# EXTRACT TO READ
· · · ·

Russian-Cypriot negotiations to amend double tax treaty

On 25 June 2020 Russia and Cyprus started negotiations on amendments to the Agreement for the avoidance of double taxation dated 5 December 1998 (as amended in 2010) existing between the countries.

Russia’s position is that the payment of dividends from Russia to Cyprus should be taxed in Russia at the highest possible rate – 15 percent. Currently, according to the DTT, the tax may be withheld at a reduced rate – 5 or 10%.

In case if Cyprus (as well as other countries to which Russia has sent a similar proposal) does not accept the proposed conditions, Russia reserves the right to withdraw from the DTT unilaterally.

When asked about the position of Cyprus in the negotiations, the representative of the Ministry of Finance of Cyprus replied that the position was set out in the negotiations and it was better “not to disclose it” before the text was agreed. According to sources close to the negotiations, the Cypriot side is attempting to establish certain exceptions to Russia’s absolute demand to withhold a 15-percent withholding tax on dividends paid from Russia to Cyprus.

Whether the parties will be able to agree on an updated version of the Agreement is not yet clear. A new meeting is scheduled for July 2.

Malta suspends citizenship-by-investment program

The website of Maltese Individual Investor Programme (IIP) informs that the program is approaching its limit.

Due to the fact that the quota of the current program (1800 applications) may be exhausted in the coming months, the Malta authorities are going to revise their investment citizenship program.

The Malta Individual Investor Programme Agency (MIIPA) will continue to accept applications for citizenship under this program until 30 September 2020. While applications for residency under the program will be accepted only until 31 July 2020. Candidates who received a resident card, but have not submitted an application for citizenship before 30 September, will be considered under the new rules.

· · · ·

# ENTRIES
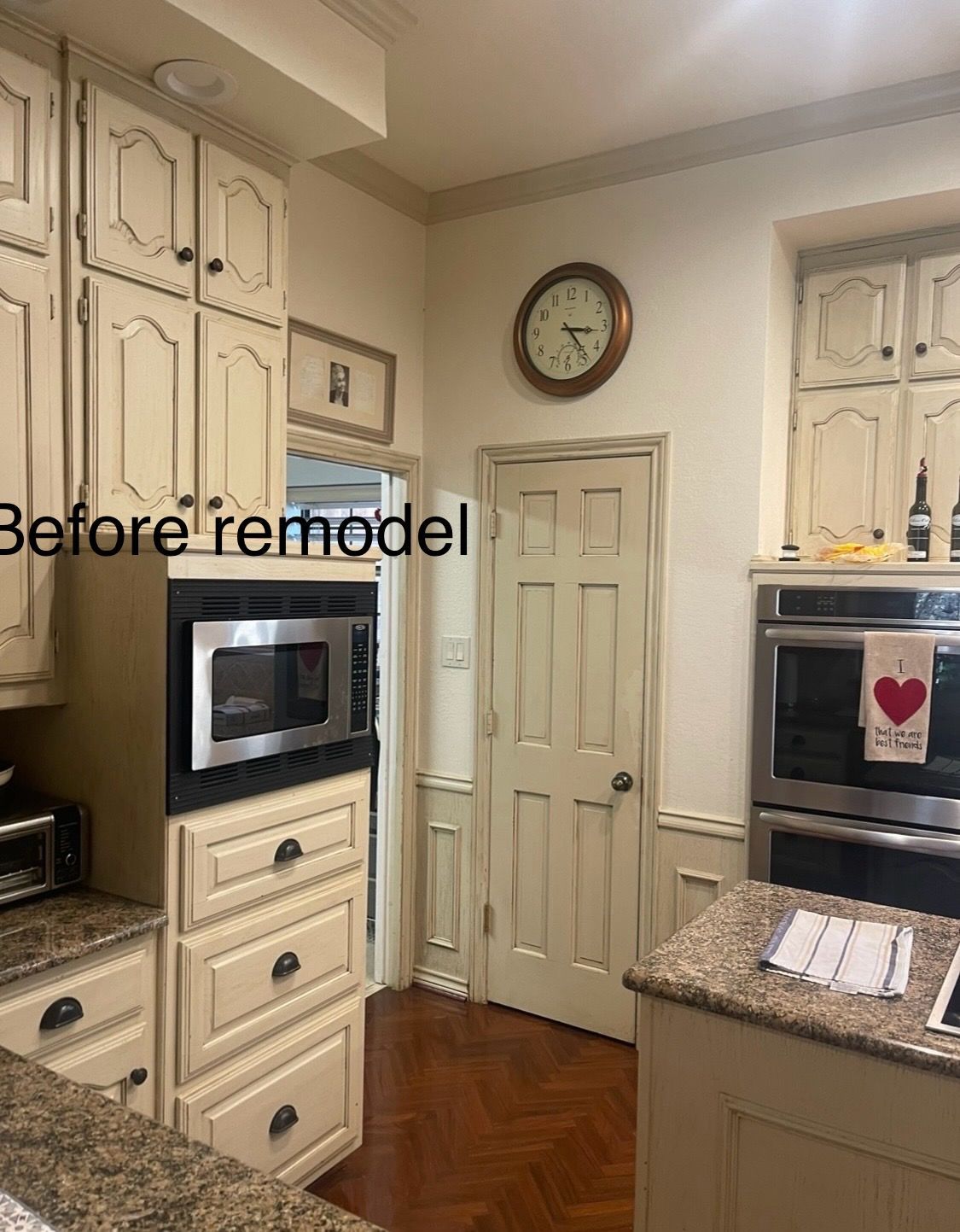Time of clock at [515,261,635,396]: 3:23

· · · ·

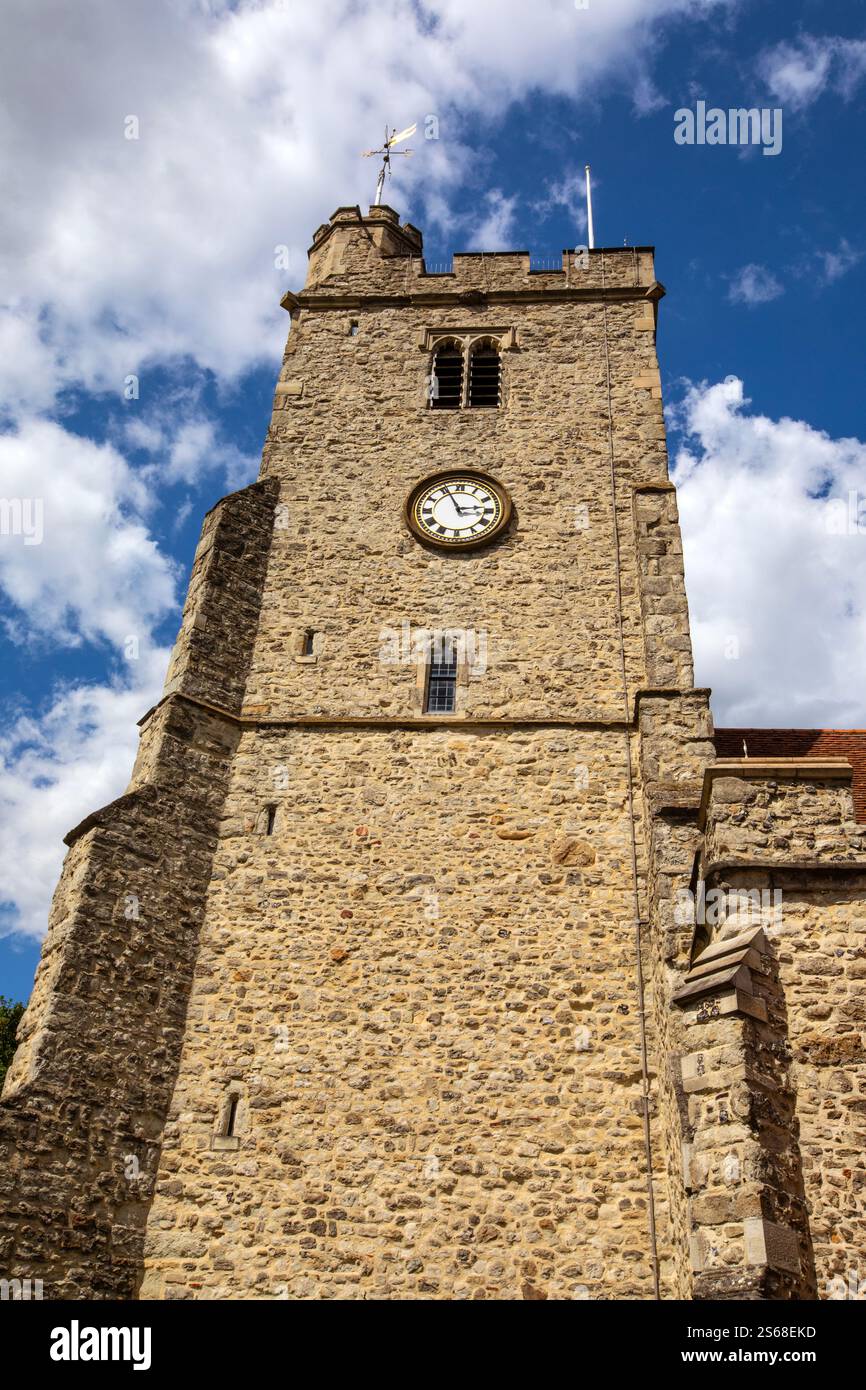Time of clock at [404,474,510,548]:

· · · ·

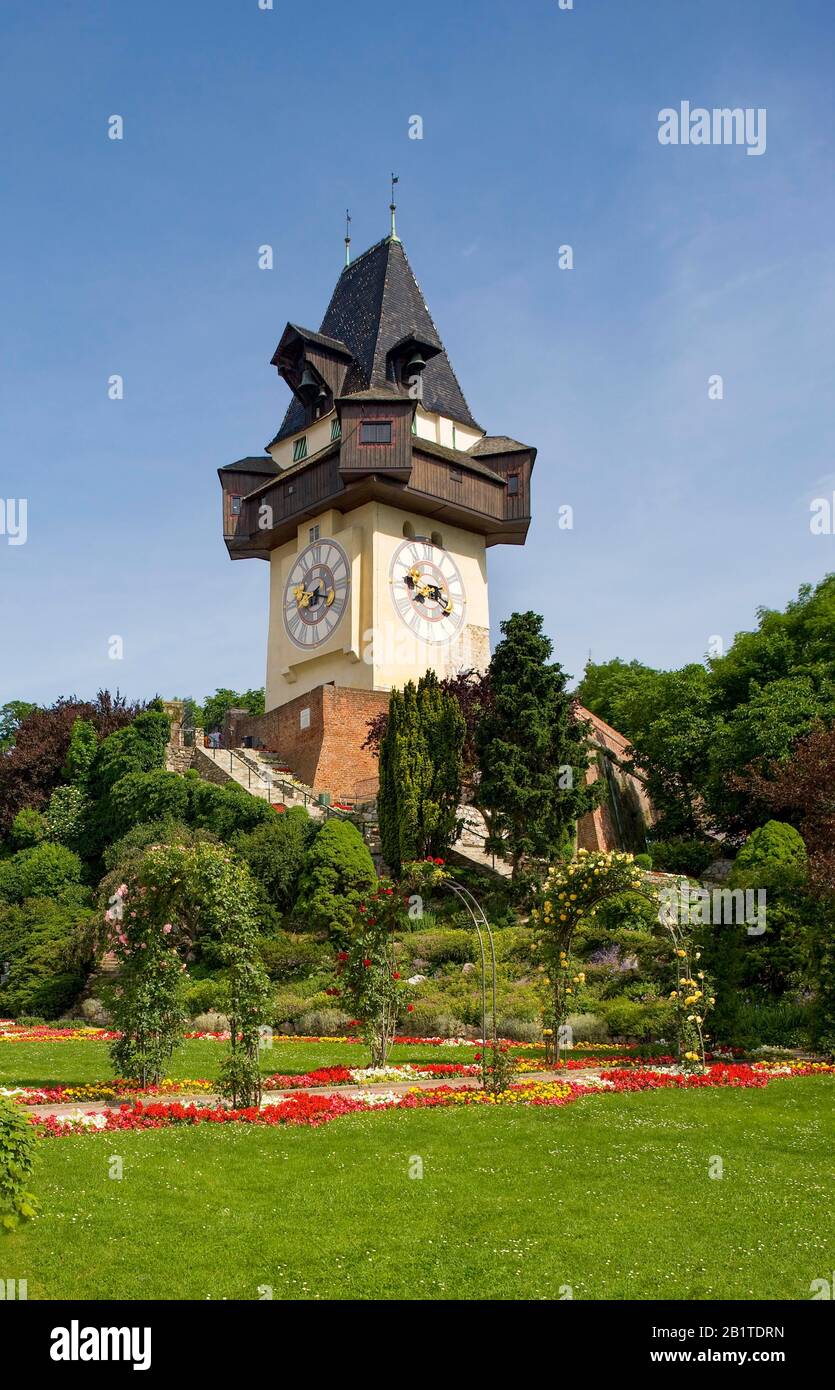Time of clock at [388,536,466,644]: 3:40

· · · ·

# SHORT TASK
Transcribe from the tax and citizenship news text the stretch from "In case if Cyprus" through "the DTT unilaterally.".

# WRITTEN RESPONSE
In case if Cyprus (as well as other countries to which Russia has sent a similar proposal) does not accept the proposed conditions, Russia reserves the right to withdraw from the DTT unilaterally.